INSTRUCTION
Reproduce everything from the line containing "Looking at the options" down to the end of the lines, renaming "tall green grass" as "tall meadow grass" and leaving all else unchanged.

MATERIAL TO PROCESS
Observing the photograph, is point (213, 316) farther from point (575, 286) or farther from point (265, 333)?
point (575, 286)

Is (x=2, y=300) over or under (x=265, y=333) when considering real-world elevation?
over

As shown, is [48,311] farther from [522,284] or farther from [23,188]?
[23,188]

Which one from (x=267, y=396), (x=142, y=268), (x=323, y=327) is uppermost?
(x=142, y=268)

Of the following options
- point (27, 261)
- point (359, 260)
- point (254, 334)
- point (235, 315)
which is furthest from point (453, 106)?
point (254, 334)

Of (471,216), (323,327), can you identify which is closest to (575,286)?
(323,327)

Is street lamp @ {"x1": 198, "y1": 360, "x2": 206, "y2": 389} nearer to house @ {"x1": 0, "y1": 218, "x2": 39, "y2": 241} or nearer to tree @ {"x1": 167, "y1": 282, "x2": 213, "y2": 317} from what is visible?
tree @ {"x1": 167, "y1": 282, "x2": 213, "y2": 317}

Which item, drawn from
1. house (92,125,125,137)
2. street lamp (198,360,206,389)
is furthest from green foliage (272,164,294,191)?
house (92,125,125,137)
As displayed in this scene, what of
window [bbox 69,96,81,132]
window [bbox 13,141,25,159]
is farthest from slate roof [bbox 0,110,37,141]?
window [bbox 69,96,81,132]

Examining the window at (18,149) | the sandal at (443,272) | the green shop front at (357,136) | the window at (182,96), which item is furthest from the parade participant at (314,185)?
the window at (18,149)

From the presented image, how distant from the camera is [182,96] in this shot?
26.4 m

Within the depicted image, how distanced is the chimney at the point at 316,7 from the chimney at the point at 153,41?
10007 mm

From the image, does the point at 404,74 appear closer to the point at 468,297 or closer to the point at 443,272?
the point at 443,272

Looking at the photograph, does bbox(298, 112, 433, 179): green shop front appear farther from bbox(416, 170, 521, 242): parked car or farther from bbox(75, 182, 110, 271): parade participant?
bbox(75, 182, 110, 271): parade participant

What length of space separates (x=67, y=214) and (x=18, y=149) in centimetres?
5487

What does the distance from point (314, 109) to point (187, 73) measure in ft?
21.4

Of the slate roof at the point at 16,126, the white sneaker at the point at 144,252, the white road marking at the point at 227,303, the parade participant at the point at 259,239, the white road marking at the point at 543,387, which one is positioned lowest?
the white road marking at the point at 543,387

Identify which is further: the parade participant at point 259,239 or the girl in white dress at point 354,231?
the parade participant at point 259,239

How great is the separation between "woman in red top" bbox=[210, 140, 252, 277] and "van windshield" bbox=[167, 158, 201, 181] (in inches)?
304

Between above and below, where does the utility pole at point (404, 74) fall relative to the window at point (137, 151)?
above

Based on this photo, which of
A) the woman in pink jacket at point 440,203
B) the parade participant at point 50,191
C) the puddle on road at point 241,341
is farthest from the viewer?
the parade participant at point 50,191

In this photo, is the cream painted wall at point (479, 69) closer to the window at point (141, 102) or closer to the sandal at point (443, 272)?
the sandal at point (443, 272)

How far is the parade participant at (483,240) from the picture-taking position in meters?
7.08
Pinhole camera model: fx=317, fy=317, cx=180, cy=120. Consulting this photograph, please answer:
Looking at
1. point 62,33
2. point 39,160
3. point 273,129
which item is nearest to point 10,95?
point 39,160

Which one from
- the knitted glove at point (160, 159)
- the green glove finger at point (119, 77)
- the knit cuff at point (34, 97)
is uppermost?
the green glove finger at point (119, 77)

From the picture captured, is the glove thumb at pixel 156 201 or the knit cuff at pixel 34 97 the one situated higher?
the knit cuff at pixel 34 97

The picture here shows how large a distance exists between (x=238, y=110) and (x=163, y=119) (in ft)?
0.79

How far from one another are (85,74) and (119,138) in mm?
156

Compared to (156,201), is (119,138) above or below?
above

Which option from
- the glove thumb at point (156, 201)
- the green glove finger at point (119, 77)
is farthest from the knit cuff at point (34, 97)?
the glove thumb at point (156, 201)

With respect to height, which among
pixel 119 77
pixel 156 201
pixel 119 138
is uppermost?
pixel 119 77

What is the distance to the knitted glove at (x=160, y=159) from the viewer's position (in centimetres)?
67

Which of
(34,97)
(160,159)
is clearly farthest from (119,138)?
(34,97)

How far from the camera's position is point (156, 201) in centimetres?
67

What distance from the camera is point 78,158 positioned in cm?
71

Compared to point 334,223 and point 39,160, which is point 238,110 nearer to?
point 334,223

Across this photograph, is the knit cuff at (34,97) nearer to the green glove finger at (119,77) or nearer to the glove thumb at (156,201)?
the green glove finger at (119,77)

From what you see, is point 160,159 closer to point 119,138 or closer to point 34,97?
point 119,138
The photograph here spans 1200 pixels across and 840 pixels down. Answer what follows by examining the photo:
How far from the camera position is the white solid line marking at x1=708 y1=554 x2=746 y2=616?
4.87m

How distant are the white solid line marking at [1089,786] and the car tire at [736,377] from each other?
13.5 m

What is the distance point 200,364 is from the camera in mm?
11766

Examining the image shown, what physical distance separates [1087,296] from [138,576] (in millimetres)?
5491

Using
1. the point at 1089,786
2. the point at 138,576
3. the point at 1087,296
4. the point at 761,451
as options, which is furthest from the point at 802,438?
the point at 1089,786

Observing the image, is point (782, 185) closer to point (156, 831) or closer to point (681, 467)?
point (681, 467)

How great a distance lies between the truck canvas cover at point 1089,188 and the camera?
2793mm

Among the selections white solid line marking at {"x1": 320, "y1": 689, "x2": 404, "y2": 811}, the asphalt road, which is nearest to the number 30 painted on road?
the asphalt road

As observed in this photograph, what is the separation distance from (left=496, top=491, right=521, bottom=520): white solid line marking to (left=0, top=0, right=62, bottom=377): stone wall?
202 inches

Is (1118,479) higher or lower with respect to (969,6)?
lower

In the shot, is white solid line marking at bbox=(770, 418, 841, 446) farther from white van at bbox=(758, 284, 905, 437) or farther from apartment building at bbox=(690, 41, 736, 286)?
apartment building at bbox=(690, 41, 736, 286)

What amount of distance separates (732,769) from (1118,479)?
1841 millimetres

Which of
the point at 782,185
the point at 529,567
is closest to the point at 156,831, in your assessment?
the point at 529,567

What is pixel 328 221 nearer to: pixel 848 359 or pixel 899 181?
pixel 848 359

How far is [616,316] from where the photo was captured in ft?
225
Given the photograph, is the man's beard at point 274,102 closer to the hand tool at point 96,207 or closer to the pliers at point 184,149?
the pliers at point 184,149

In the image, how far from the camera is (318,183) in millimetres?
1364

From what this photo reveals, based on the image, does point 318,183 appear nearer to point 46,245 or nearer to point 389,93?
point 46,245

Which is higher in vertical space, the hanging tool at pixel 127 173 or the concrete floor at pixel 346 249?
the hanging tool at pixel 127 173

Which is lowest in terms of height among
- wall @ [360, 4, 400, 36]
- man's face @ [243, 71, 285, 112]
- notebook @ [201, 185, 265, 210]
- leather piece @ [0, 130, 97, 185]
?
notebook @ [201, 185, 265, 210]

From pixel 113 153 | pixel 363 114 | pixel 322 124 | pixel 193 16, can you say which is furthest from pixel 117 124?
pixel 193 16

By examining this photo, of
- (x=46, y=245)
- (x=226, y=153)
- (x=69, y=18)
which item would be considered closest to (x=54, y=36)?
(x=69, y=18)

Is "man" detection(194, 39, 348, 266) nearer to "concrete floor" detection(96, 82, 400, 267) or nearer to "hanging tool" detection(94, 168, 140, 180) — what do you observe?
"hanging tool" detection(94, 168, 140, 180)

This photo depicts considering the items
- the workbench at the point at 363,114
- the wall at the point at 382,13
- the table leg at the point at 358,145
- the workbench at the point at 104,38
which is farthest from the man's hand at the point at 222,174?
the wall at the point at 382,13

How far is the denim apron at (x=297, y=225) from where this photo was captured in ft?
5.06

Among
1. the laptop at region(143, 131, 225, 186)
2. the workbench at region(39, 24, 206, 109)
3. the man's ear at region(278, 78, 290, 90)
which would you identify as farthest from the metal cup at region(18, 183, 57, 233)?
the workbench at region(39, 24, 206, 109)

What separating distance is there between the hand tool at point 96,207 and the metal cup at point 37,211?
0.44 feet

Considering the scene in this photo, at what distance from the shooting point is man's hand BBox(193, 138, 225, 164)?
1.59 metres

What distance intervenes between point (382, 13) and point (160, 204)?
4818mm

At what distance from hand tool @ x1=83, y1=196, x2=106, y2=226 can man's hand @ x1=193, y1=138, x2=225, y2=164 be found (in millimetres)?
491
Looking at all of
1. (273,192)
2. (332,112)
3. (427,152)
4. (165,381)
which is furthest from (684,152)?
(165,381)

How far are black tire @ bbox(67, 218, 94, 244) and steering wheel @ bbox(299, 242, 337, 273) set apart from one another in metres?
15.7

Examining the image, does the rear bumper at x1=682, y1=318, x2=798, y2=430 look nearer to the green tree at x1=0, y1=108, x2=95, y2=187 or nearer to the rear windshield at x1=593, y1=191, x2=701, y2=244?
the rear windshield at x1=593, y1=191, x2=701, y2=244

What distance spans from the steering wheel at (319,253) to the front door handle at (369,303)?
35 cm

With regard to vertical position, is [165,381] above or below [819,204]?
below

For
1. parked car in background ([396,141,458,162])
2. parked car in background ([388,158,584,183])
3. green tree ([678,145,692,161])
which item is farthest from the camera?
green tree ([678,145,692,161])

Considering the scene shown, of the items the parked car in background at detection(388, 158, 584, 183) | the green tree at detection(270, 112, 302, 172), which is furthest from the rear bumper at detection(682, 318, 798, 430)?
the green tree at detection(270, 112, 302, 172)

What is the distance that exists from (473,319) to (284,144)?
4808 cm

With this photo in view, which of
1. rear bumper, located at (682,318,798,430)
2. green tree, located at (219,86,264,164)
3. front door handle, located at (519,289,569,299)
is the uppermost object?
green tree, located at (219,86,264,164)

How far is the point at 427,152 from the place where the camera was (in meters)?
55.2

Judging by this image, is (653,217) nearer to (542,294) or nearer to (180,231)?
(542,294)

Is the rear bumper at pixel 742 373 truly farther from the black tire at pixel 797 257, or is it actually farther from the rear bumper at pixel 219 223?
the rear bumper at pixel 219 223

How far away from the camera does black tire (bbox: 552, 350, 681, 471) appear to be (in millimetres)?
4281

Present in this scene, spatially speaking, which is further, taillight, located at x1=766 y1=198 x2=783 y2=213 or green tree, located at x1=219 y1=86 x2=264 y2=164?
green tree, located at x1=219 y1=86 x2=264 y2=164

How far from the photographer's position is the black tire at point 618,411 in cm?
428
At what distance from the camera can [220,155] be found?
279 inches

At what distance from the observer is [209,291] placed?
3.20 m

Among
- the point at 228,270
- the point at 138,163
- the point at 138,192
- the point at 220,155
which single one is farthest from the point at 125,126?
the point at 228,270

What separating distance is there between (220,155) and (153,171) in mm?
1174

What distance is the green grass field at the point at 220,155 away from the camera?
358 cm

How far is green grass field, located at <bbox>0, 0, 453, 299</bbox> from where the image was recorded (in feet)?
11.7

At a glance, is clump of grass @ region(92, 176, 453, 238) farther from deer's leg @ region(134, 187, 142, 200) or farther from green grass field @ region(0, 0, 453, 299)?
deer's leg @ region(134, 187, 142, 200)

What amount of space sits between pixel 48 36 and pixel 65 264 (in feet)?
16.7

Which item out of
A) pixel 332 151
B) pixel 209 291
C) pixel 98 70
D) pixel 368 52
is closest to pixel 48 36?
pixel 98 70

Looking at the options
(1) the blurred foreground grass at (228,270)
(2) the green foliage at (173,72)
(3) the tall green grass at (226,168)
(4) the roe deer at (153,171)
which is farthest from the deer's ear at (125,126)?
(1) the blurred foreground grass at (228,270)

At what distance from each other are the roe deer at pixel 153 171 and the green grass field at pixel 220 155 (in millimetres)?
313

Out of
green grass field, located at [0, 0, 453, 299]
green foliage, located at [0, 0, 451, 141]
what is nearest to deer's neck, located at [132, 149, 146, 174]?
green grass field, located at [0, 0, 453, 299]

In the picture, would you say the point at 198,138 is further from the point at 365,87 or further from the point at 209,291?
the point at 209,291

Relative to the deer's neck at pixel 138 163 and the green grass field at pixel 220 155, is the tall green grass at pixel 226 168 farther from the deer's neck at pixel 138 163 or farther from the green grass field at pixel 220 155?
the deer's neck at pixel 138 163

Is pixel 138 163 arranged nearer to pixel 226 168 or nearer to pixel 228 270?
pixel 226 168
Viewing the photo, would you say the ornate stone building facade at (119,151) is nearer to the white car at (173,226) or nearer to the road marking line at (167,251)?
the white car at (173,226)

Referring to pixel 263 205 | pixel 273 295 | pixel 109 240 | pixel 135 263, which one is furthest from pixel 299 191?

FINAL RESULT
Looking at the options
(1) the blurred foreground grass at (228,270)
(2) the green foliage at (173,72)
(3) the tall meadow grass at (226,168)
(4) the roe deer at (153,171)
which is farthest from the deer's ear at (125,126)?
(1) the blurred foreground grass at (228,270)

At what distance from each other are the roe deer at pixel 153 171 and the green grass field at pixel 220 155 (in millimetres)?
313

Out of
green grass field, located at [0, 0, 453, 299]
green foliage, located at [0, 0, 451, 141]
what is nearest to deer's neck, located at [132, 149, 146, 174]?
green grass field, located at [0, 0, 453, 299]

In the picture, would you say the point at 198,138 is further from the point at 365,87 or further from the point at 209,291?
the point at 209,291

Relative to the deer's neck at pixel 138 163 and the green grass field at pixel 220 155, is the tall meadow grass at pixel 226 168 farther from the deer's neck at pixel 138 163 or farther from the green grass field at pixel 220 155?
the deer's neck at pixel 138 163

Is pixel 138 163 arranged nearer to pixel 226 168 or nearer to pixel 228 270?
pixel 226 168
Viewing the photo, would you say the ornate stone building facade at (119,151) is nearer to the white car at (173,226) or nearer to the road marking line at (167,251)?
the white car at (173,226)

Referring to pixel 263 205 | pixel 273 295 | pixel 109 240 | pixel 135 263, which one is furthest from pixel 299 191?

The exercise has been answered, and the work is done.